Şehirde alışveriş yapılır, tulum/teneke peynirleri ile meyveler paketlendikten sonra İzmir'e doğru otobüse binilirdi. O alışverişin her bir noktasında bulunduğumdan dolayı her seferinde satıcı ile dedem arasındaki o "torun" muhabbetine neden olur, gülümseyen gözlerle bir gün içerisinde onlarca kez tanımlanırdım. Dedeme olan saygının sonucu bana hep yedi yaşında ışınlanmayı icat etmiş bilim adamı gibi bakıldığından hoşuma da giderdi aslında. Dahi olmadığım halde çok uzunca bir süre dahi hayatı yaşadığımı söyleyebilirim. Tüm bunların sonrasına dayatılan sıkıcı otobüs yolculuğu sonrası taksi ile yurt.. Demir dolaplar, demir bardaklar, dağları,bayırları aştıktan sonra küçük bir su birikintisine bastığım için kıyameti koparan belletmenler..

* * *
Yukarıda hayatımın en acı günlerinden bir tanesini yazdım. Okuduğunuzda çok da acı olmadığına kanaat getirecek olmanız bir şeyi değiştirmiyor. Buradaki korku ve üzüntü İzmirdeki o asker yaşamından değil; sevdiklerimden ayrılıyor olmanın sızısı. Ait olduğum yerden hiçbir şekilde ait olamadığım yere geçiş. Bu acıya neden olan, ayrı yaşamaya katlanamadığım insanların sonrasındaki ölümü dahi benim için bu kadar acı olmadı zira onu çok başka bir borges karşıladı. Mesele de zaten budur. Bilgi size içerisindeki ilişkiyi algılayamadığınız sürece neyin acı neyin sızı olduğunu söylemez. İnsan çokca zaman bir başkasının kavrayamayacağı büyüklükte bir dünyaya sahiptir ve bu yüzden temelde yalnızdır ama bazen sanki birileri de yanında varmışcasına hareket etmeyi sever.

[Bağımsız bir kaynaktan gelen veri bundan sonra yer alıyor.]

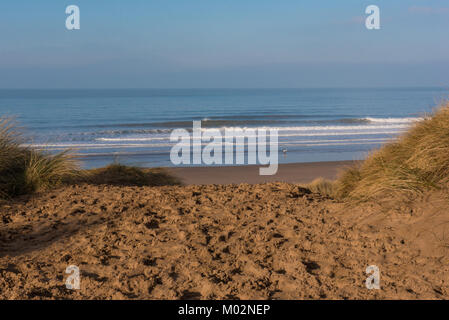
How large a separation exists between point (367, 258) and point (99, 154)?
693 inches

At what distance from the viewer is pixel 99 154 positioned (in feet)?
68.7

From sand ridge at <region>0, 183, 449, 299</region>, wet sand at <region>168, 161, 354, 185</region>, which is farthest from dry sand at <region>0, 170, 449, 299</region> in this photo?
wet sand at <region>168, 161, 354, 185</region>

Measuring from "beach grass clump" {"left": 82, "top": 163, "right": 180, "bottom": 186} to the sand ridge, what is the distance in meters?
2.01

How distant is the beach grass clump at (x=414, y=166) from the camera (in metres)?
5.86

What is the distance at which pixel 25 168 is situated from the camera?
8.46 meters

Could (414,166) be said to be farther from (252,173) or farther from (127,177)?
(252,173)

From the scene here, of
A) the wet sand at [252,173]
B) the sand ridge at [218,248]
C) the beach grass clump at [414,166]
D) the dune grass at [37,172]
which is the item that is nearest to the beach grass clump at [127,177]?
the dune grass at [37,172]

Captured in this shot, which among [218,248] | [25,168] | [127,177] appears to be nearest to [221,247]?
[218,248]

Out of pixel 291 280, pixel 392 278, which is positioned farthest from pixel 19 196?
pixel 392 278

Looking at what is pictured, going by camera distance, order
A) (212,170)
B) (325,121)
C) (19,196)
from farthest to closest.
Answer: (325,121) → (212,170) → (19,196)

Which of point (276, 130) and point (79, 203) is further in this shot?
point (276, 130)

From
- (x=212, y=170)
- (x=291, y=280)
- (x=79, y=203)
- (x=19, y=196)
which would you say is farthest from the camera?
(x=212, y=170)

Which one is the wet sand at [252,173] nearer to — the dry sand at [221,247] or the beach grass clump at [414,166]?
the dry sand at [221,247]

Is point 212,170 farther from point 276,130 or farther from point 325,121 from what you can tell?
point 325,121
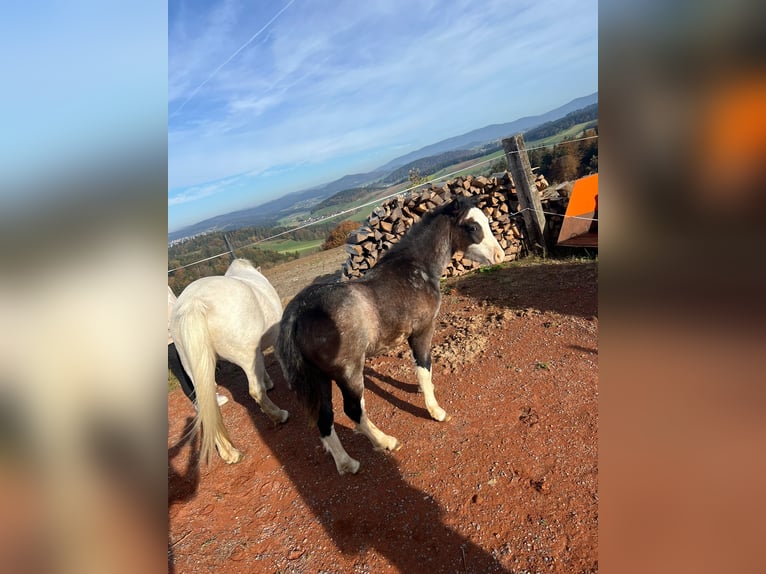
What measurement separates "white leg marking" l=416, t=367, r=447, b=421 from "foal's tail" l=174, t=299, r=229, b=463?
70.6 inches

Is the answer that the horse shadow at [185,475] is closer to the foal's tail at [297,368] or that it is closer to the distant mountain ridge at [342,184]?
the foal's tail at [297,368]

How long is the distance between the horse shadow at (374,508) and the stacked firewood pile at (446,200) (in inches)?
158

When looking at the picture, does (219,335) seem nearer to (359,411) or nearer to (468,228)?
(359,411)

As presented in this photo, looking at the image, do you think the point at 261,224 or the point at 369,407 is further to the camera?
the point at 261,224

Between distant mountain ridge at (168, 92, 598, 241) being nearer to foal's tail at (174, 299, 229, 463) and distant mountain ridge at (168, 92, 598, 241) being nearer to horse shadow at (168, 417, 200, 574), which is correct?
horse shadow at (168, 417, 200, 574)

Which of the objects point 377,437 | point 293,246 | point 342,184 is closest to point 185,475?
point 377,437

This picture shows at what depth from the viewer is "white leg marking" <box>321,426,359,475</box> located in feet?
9.80

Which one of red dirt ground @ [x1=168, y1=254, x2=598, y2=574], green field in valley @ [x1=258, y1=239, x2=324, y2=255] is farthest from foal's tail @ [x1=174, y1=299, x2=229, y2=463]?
green field in valley @ [x1=258, y1=239, x2=324, y2=255]
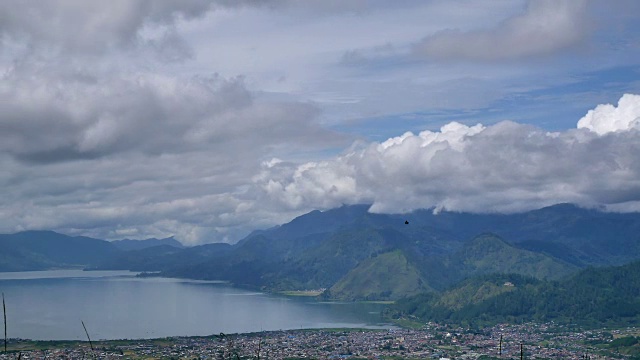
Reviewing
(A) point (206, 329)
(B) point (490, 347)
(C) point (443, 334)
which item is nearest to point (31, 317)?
(A) point (206, 329)

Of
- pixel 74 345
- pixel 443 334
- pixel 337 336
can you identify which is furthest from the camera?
pixel 443 334

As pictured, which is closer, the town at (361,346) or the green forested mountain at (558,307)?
the town at (361,346)

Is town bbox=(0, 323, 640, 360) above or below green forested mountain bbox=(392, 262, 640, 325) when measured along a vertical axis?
below

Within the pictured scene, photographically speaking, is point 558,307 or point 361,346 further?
point 558,307

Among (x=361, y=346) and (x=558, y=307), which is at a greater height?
(x=558, y=307)

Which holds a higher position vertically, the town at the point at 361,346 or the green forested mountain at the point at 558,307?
the green forested mountain at the point at 558,307

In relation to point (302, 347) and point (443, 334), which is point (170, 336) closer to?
point (302, 347)

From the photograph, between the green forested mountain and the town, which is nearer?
the town

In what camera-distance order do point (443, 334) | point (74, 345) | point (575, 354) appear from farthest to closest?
point (443, 334), point (74, 345), point (575, 354)
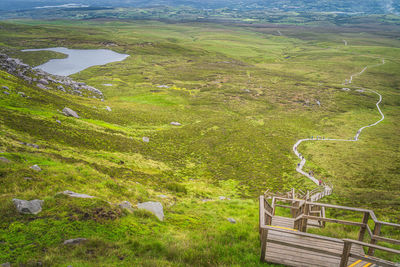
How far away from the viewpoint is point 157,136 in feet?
164

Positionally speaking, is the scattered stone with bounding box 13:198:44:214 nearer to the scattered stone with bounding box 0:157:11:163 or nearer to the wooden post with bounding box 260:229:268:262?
the scattered stone with bounding box 0:157:11:163

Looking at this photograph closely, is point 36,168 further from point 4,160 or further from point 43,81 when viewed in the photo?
point 43,81

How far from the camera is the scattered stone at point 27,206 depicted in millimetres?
10875

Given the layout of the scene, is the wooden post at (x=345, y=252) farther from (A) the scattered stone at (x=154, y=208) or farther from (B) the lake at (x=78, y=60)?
(B) the lake at (x=78, y=60)

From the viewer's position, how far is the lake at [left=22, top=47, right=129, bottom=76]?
411ft

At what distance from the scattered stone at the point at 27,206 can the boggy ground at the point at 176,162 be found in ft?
1.07

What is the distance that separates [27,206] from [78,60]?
169400 mm

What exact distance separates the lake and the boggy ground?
2016 centimetres

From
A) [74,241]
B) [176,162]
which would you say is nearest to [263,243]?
[74,241]

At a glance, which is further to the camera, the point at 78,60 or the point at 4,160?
the point at 78,60

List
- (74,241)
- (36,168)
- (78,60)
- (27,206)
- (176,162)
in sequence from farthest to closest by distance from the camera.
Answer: (78,60), (176,162), (36,168), (27,206), (74,241)

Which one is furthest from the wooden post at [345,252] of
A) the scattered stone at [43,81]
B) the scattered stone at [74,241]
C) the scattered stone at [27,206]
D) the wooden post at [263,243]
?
the scattered stone at [43,81]

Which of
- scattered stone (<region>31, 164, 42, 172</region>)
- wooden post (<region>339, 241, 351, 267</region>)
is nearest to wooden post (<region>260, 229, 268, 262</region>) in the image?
wooden post (<region>339, 241, 351, 267</region>)

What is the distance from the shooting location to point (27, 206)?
1105 cm
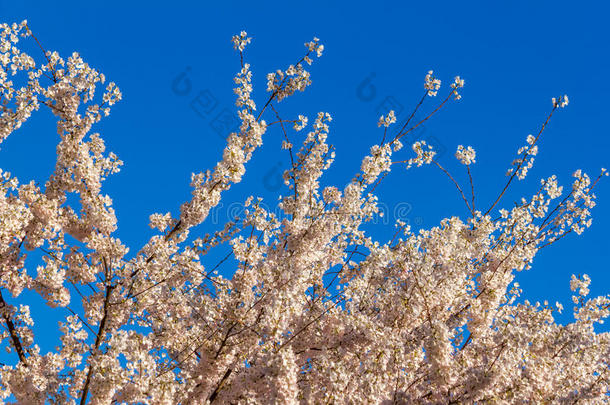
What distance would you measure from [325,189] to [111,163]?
408cm

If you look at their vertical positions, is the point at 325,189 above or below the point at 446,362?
above

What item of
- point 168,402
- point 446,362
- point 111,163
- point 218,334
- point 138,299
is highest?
point 111,163

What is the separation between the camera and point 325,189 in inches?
404

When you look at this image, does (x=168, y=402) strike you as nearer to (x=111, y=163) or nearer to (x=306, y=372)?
(x=306, y=372)

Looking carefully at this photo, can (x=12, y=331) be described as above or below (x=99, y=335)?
above

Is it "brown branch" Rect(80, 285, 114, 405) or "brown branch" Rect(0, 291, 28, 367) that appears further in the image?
"brown branch" Rect(0, 291, 28, 367)

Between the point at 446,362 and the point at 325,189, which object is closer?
the point at 446,362

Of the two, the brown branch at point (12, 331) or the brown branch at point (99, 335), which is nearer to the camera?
the brown branch at point (99, 335)

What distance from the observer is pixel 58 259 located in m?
9.18

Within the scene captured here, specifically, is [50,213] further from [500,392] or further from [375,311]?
[500,392]

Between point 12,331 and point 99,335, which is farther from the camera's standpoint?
point 12,331

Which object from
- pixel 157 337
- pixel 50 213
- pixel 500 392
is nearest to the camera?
pixel 500 392

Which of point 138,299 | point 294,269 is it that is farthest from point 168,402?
point 294,269

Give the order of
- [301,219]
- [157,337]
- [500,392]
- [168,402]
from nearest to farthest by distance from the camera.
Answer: [168,402] < [500,392] < [301,219] < [157,337]
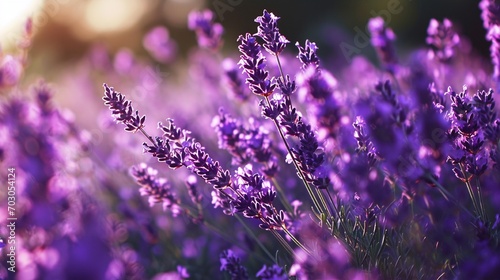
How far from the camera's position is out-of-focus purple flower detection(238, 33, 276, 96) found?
1993 mm

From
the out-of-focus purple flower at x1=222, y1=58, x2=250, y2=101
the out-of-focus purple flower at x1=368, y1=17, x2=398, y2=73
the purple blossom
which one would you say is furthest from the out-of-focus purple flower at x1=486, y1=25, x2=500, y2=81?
the purple blossom

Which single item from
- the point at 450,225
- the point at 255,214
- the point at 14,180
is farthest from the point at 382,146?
the point at 14,180

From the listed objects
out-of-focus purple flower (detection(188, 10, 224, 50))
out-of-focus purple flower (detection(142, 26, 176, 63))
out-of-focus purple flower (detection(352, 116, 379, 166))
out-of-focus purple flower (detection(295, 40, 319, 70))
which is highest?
out-of-focus purple flower (detection(142, 26, 176, 63))

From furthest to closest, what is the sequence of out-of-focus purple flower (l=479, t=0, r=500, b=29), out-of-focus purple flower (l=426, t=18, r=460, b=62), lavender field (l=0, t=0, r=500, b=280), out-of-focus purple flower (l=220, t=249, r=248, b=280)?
1. out-of-focus purple flower (l=426, t=18, r=460, b=62)
2. out-of-focus purple flower (l=479, t=0, r=500, b=29)
3. out-of-focus purple flower (l=220, t=249, r=248, b=280)
4. lavender field (l=0, t=0, r=500, b=280)

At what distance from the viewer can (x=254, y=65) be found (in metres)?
2.01

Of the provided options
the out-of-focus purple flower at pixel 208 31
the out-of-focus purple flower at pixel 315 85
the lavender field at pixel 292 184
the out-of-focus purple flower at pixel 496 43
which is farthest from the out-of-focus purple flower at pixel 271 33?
the out-of-focus purple flower at pixel 208 31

Bir de laf aramızda çocuğunuz her zaman sizin tasavvur ettiğinizden çok daha büyük bir akla sahiptir. Bazen öyle olması gerektiği için çocuk gibi davrandığı olur ama bu onun için yaptıklarınızı ve yapmadıklarınızı görmüyor, anlamıyor ve bir gün bunun hesabını da sormayacak anlamını taşımamalı. Daha güzel bir kutu almak için çaba göstermeyin; içerisinde yaşadığı o kutuda nasıl mutlu olabilir, bunun peşinde olun. Ne yapması gerekliliği kadar ne yaptığına da bakın. Sizi ne yaparsa mutlu ederden ziyade o neyden mutlu oluyor sorusu ile muhattap olun.

1 yorum:

Unknown dedi ki...

Ellerine sağlık, çok güzel bir yazı olmuş.
Özellikle benim gibi 7 senedir üniversite okuyup, kariyer peşinde koşan ve sonrasında kafası dank ederek herşeyden vazgeçip, küçük kasabasına ufacık bir şirket açarak ,sevdiklerinin yanına dönmeye karar veren birisi olarak çok iyi anlıyorum....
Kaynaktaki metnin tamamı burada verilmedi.